Let’s test Pine discharge data for normality with the Shapiro test and the Q-Q test.
Let’s also look at the Q-Q plot with some synthetic data. Create a normal data set and play with the number of values (n, samples). Investigate how changing the number of samples influences the linearity of the Q-Q plot. Also run this code multiple times with the same n and see if/how the results change.
7.10 Homework Q4 (2 pts)
- Do the results change more from run to run when the n is high or low and why?
7.11 Homework Q5 (2 pts)
Test your all_the_water, ExNorm, and sample_of_water data frames for normality using shapiro test and qqnorm.

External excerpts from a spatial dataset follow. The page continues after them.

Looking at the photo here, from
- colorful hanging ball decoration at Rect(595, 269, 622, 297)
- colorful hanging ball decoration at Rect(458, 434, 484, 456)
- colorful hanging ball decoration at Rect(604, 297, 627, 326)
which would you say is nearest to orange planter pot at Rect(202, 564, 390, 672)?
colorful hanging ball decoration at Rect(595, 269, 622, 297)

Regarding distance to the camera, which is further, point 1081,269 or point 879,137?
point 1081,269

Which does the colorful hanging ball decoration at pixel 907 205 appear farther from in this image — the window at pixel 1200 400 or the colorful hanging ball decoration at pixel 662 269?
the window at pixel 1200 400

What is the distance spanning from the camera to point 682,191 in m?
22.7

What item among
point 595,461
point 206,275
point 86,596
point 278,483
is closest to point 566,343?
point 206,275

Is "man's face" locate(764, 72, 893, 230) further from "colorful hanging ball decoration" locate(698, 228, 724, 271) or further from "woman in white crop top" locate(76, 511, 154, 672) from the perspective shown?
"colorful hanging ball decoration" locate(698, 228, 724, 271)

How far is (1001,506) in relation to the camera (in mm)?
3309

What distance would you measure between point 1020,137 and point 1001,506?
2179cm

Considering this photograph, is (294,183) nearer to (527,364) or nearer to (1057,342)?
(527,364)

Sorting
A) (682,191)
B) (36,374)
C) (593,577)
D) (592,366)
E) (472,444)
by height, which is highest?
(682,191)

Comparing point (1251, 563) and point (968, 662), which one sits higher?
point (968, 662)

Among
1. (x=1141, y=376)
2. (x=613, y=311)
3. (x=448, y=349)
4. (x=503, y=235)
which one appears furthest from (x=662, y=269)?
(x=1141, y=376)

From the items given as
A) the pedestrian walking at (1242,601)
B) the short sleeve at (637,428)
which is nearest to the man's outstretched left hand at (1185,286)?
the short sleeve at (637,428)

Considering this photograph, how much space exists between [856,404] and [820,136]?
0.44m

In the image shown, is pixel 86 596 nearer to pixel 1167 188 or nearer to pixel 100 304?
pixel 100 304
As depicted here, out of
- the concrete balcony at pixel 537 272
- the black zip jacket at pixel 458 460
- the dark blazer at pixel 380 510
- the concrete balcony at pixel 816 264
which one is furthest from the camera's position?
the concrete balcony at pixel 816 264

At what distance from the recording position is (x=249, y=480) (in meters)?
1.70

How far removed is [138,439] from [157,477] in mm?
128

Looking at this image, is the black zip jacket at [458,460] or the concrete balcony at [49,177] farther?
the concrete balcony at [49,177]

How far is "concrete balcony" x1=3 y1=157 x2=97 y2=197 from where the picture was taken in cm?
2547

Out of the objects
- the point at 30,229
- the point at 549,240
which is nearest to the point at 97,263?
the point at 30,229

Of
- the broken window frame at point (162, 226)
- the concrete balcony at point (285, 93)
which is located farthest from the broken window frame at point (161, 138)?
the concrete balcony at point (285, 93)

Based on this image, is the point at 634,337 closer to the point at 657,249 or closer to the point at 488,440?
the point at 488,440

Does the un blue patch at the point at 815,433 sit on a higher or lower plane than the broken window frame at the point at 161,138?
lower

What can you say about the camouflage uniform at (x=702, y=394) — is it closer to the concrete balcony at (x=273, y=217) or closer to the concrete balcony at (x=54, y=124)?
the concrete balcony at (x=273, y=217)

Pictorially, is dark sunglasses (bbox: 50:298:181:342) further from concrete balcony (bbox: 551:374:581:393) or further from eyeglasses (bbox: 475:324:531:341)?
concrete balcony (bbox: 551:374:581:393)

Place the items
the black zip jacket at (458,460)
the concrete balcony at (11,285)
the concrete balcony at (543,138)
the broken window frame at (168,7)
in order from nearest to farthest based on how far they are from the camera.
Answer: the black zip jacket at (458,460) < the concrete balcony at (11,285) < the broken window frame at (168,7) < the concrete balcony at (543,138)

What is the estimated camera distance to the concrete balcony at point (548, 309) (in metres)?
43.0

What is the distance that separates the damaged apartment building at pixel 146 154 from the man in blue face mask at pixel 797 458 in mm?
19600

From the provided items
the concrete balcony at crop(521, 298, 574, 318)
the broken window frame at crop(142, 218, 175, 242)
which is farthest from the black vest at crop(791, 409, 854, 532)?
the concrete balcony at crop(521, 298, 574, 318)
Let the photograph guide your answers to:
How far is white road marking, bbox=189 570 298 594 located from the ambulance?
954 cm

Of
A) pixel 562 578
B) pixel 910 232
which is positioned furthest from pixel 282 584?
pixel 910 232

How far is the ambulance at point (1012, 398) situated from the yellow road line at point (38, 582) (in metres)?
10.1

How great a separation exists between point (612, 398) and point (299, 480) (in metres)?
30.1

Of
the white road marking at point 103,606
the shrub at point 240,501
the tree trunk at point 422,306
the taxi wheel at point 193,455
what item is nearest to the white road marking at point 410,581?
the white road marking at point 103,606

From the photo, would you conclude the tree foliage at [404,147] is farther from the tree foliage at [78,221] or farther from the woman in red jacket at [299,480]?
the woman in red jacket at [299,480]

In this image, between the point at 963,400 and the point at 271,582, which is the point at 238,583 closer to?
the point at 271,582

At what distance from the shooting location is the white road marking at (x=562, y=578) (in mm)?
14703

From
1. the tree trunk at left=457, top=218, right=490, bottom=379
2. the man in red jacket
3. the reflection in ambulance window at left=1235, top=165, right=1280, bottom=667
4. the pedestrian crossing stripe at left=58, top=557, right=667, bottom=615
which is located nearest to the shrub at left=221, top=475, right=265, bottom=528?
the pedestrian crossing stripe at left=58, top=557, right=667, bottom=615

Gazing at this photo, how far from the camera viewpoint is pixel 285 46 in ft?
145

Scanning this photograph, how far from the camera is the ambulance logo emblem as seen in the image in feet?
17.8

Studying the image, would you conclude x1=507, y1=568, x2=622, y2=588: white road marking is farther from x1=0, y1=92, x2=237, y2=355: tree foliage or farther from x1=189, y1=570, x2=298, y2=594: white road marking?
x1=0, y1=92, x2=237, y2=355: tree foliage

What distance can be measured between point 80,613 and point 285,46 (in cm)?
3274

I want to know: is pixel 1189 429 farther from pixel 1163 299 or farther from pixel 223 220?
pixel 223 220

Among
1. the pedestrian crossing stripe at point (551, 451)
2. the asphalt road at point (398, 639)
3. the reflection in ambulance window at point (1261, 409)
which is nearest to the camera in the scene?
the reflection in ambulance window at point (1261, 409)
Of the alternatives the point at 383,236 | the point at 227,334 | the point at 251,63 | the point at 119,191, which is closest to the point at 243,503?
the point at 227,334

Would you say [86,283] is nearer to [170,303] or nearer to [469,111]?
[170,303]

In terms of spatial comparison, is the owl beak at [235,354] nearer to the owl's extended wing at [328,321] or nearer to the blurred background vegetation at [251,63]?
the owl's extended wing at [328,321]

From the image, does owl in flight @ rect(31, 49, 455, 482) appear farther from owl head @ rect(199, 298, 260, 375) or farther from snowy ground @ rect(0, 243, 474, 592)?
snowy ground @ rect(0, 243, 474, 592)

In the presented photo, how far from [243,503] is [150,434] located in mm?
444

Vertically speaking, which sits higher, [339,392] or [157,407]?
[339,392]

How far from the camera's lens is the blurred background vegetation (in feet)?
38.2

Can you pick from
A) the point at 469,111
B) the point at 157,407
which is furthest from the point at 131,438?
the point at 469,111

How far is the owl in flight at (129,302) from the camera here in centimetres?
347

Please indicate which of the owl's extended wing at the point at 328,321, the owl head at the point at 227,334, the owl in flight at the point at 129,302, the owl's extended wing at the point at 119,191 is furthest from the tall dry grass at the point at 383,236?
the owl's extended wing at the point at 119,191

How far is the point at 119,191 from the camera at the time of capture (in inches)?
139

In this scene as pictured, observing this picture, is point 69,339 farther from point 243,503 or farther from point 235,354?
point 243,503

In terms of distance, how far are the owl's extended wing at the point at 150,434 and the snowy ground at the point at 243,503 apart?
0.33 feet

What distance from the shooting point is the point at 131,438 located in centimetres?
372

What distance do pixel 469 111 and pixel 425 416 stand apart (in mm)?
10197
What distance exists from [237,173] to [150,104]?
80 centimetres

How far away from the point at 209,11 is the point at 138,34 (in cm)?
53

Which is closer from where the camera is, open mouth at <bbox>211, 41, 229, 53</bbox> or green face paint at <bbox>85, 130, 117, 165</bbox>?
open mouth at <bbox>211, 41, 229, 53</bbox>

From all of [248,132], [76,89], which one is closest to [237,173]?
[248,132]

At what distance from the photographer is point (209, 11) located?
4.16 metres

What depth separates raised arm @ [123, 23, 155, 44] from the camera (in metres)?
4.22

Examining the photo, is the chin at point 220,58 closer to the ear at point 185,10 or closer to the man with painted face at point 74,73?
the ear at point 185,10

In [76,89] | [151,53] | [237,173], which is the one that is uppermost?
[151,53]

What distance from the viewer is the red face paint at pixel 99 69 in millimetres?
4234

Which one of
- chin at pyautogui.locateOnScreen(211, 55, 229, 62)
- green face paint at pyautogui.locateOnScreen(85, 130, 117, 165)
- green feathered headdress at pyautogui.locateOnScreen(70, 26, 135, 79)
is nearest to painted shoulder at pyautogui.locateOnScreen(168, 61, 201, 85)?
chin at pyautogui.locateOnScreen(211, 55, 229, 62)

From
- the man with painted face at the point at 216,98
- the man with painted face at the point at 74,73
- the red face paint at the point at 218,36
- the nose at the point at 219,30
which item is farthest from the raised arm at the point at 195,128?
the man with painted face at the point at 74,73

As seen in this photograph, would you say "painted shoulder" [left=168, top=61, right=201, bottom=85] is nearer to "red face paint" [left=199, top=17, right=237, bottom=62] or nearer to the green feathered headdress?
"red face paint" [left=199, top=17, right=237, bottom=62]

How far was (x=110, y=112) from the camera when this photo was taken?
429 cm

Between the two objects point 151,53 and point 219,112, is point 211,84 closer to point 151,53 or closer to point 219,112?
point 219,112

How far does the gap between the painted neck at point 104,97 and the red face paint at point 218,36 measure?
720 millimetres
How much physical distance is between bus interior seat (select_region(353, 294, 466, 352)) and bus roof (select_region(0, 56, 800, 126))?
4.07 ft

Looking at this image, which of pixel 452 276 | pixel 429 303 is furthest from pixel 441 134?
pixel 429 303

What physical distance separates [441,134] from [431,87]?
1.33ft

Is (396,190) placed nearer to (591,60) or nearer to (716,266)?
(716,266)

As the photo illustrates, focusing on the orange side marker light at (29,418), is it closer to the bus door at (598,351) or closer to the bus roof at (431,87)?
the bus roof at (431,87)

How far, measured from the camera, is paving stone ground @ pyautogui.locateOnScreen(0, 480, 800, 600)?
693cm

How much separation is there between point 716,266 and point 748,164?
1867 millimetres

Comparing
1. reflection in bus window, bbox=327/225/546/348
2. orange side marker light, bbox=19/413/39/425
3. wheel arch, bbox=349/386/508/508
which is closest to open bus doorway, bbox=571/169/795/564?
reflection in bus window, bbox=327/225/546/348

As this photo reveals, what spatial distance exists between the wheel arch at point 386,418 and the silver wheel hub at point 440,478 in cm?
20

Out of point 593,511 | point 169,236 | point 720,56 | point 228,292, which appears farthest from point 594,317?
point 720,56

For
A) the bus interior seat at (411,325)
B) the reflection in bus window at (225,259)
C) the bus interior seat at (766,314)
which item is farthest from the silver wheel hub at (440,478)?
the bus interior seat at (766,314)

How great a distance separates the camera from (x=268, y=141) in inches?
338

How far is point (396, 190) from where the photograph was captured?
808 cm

Note: The shapiro.test will only accept 5000 values so the all_the_water data frame is too large. The reason for this is that in many fields (e.g., social science) an n of 5000 would be VERY large and would result in a normal distribution. In hydrology and the earth and environmental sciences in genreal we routinely have data sets that are MUCH larger than n = 5000 and the are STILL non-normal. To manage this situation we can use a different test, the Kolmogorov-Smirnov normality test which is in the “nortest” package and the test is called lillie.test. Lillie is short for Lilliefors test which is based on the Koolmogorv-Smirnov test. See below
See here for documentation of tests contained in the nortest package
# shapiro.test(all_the_water$value) # won't work. n is too big.
# but we can use a test that CAN take large sample sizes. Here we use the Lilliefors test.
#install.packages("nortest")
library(nortest)
lillie.test(all_the_water$value)
# and here we can use another normality test from the "nortest" package called the Anderson-Darling test.
ad.test(all_the_water$value)
# Point being, there are a number of tests for normality that we can apply.
- According to the tests you’ve just performed, which datasets ARE and which datesets are NOT normal?